Check the security of the steering column clamp bolt.

Assess the condition/security of all running gear components and suspension mounting bushes.

Inspect the entire underbody for damage, and rectify paint blemishes.

Every 12,000 miles, fit a new oil filler cap/filter assembly.

Every 12,000 miles (on later models), check/clean the crankcase breather.

Every 12,000 miles, check engine compression readings.

Every 12,000 miles, assess wear in the hub bearings.

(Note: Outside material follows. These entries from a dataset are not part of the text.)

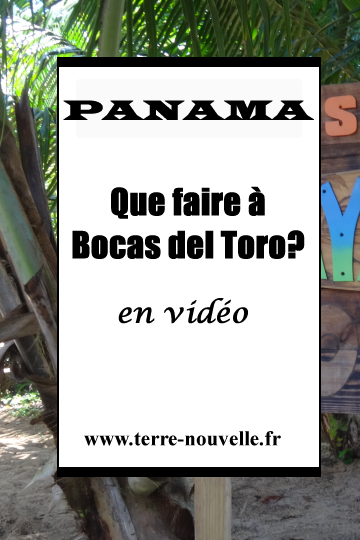 Panama : archipel de Bocas del Toro. Que faire à Bocas del Toro ?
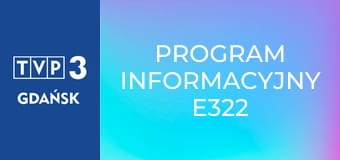 Program informacyjny E322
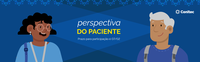 Perspectiva do Paciente: novas chamadas públicas recebem inscrições até o dia 7 de fevereiro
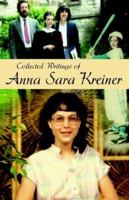 Collected Writings Of Anna Sara Kreiner 141344475X Book Cover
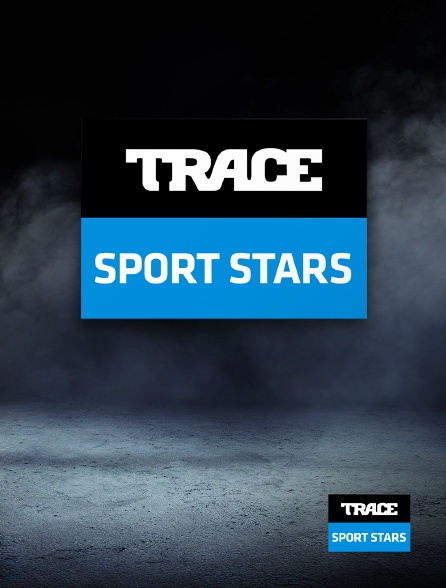 Trace Sport Stars - Trace Sport Stars en LIVE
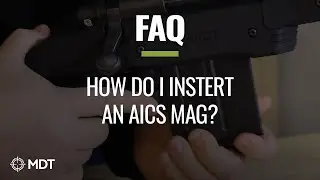 MDT FAQ - How to insert AICS Mag?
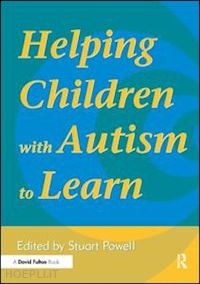 powell staurt - helping children with autism to learn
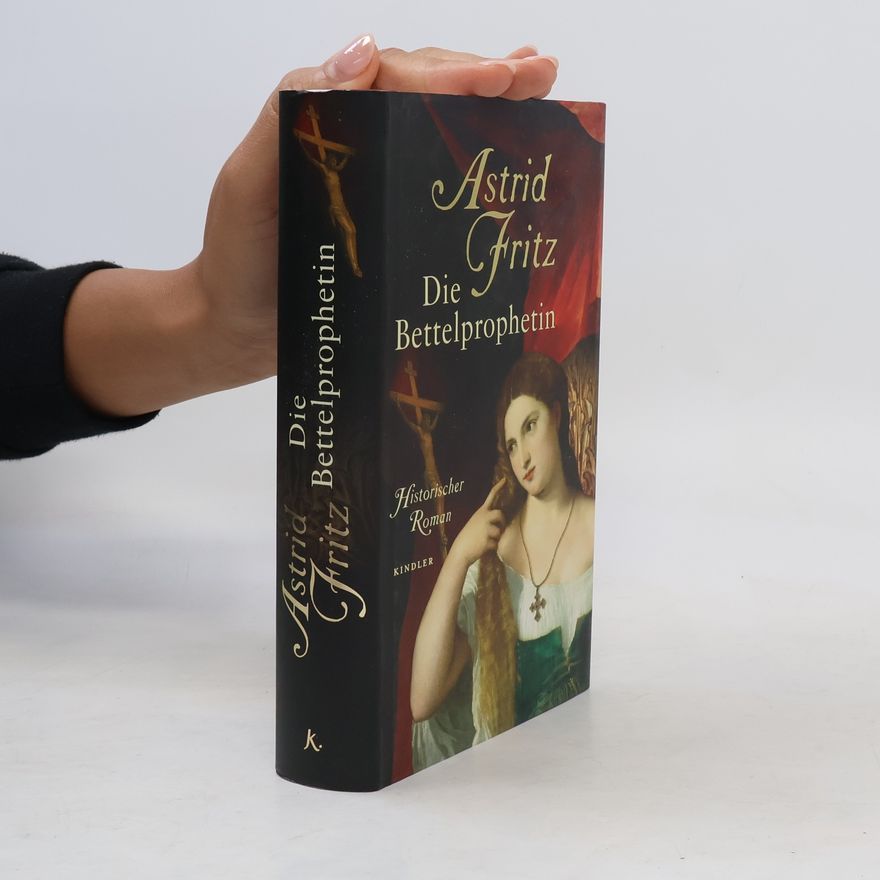 Astrid Fritz Die Bettelprophetin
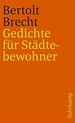 Gedichte für Städtebewohner. Buch von Bertolt Brecht (Suhrkamp Verlag)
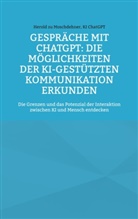 Ki ChatGPT, Herold Zu Moschdehner - Gespräche mit ChatGPT: Die Möglichkeiten der KI-gestützten Kommunikation erkunden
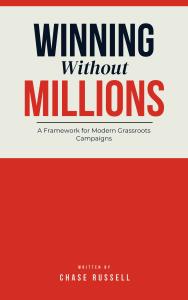 Top Republican Political Strategist Chase Russell Announces New Book “Winning Without Millions: A Framework for Modern Grassroots Campaigns”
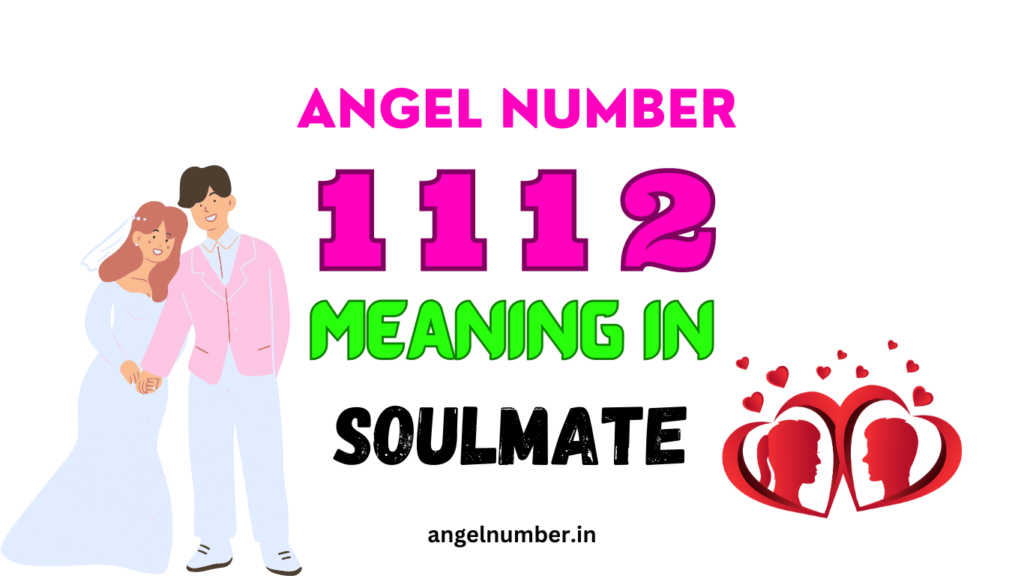 1112 angel number in soulmate connection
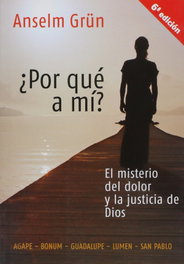 ¿Por qué a mí?, Anselm Grün - EDIBESA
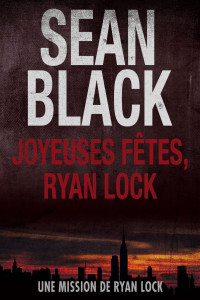 Black Sean — Joyeuses Fêtes, Ryan Lock: Une mission de Ryan Lock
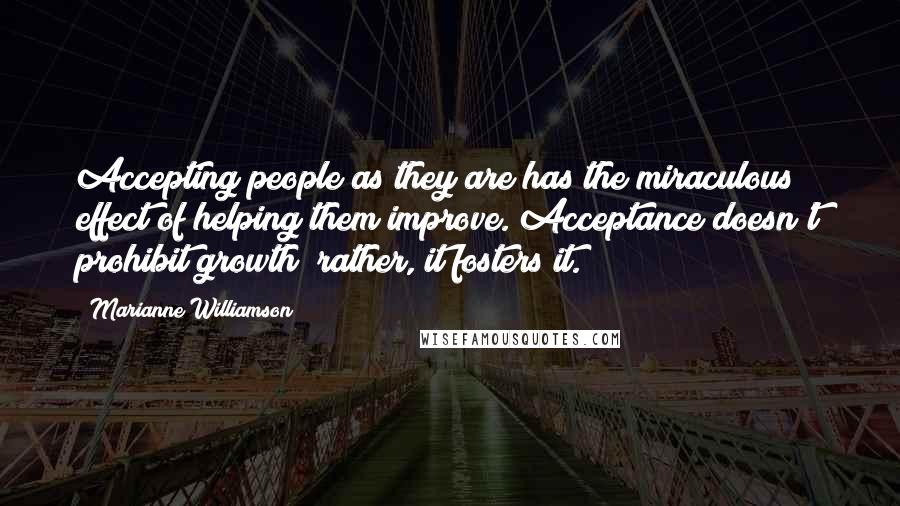Marianne Williamson Quotes: Accepting people as they are has the miraculous effect of helping them improve. Acceptance doesn't prohibit growth; rather, it fosters it.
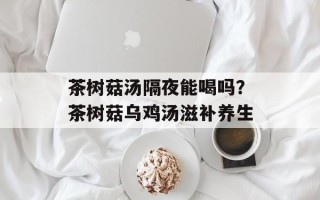 茶树菇汤隔夜能喝吗？茶树菇乌鸡汤滋补养生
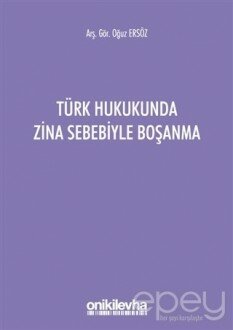 Türk Hukukunda Zina Sebebiyle Boşanma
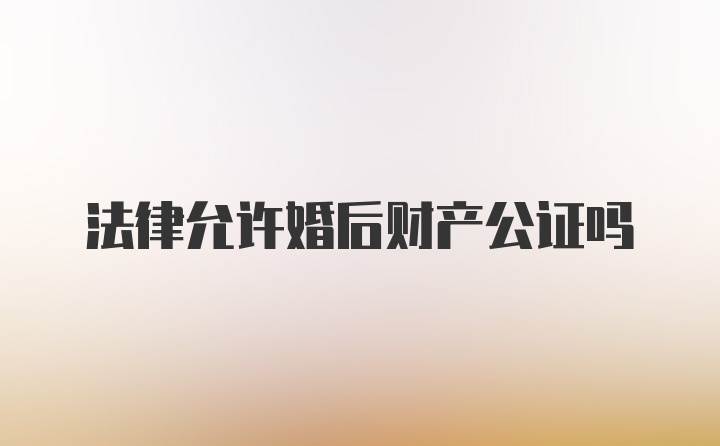 法律允许婚后财产公证吗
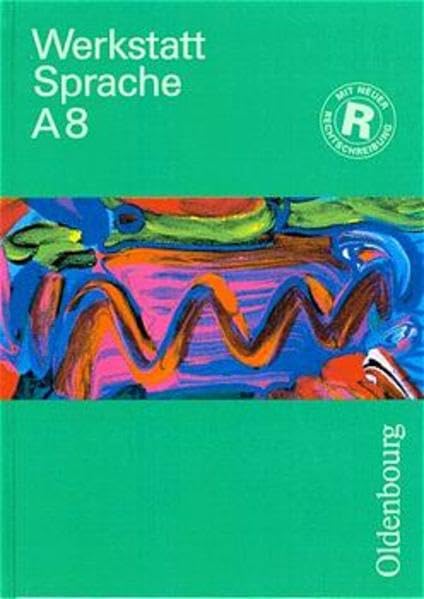 Werkstatt Sprache - Ausgabe A. Für Baden-Württemberg: Werkstatt Sprache, Ausgabe A, neue Rechtschreibung, Bd.8, Sprachbuch für das 8. Schuljahr Study Guides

Every 12,000 miles, examine the springs for damage and shock absorbers for deterioration/leaks.

Best Mods

  • Where do you start and end with an MGB? There’s so much you can do given the budget but the most cost effective upgrade is a thorough service and tune up!
  • Converting to modern telescopic dampers is a costly but effective tweak even if they make the ride a lot firmer. If funds allow, the complete front end of the MGB RV8 is best plus it means modern brakes too.
  • Remember, 1977-onwards rubber bumper cars had front/rear anti roll bars fitted, which may cut down roll but only earlier raised spring set up. Beware, this low cost mod may lead to car becoming too twitchy with standard spec suspensions (speak to a specialist) n The inherent heavy and strong self-centering steering action is due to excessive castor angles, dialled in when the MG ran on crossply tyres. Kits are available to change this and it makes the car much easier to drive.
  • The B-Series is very tuneable and there’s lots of mods around; better breathing (gas flowed head, rejetted carbs and tuned exhaust manifold) is the first step. The engine can even be stretched to 2.1-litres.
  • Overdrive works well but fitting Ford Sierra transmission (typically £1500 as a kit) is more user friendly plus has superior ‘intermediates’ to compensate for nasty second/third gap found on standard transmissions.

Top Tips

  • The front suspension requires regular lubrication to keep the swivels in good order but surprisingly few do it properly. It should be done with the weight off the car, making sure to push all the old lube out. Speak to a specialist for advice on the best lubricant to use (some experts vary on their choice).
  • Lever arm dampers are fairly prone to losing their performance early, especially cheap recon units. Although only a short term solution, on types that can be refilled (or even re-valved), you can substitute old oil with thicker stuff to renew their effectiveness; ‘bounce’ on car’s corners to push old oil out first.
  • Tappety engines are a way of B-Series engine life, which is usually caused by a worn rocker shaft rather than the cam followers (lower down in engine).
  • Oil leak at the front of the engine near the thermostat housing? Looks odd but yes, it is coming from there! The remedy is to remove and clean the area, using joining sealant upon reassembly.
  • Transmissions can be noisy but soldier on regardless. On overdrives, if it’s reluctant to work, check the oil level rather than look for electrical fault first of all.
  • Noisy rear suspension? It’s not unknown for the half elliptic rear springs to chatter away caused by slackening clamps. Check them.
  • If using second-hand suspension components, bear in mind that the GT ran on stiffer springs, so buy in sets to avoid a mis-match.
  • Rear mounted battery location means power drop to the starter, especially if the connections are old and tired. Check and makes sure they are A1, especially the earths and consider renewing with heavier duty cable.
  • MGB heaters won’t burn you! And after the coldest snap for 13 years you can improve yours by renewing the thermostat and fitting a 88 Centigrade type. The engine is rather over-fanned; ditch it for electric one.
  • Engine and gearbox mountings can wear/fail quickly leading to strange engine knocking (unit can rock excessively on start up) and lead to clutch judder.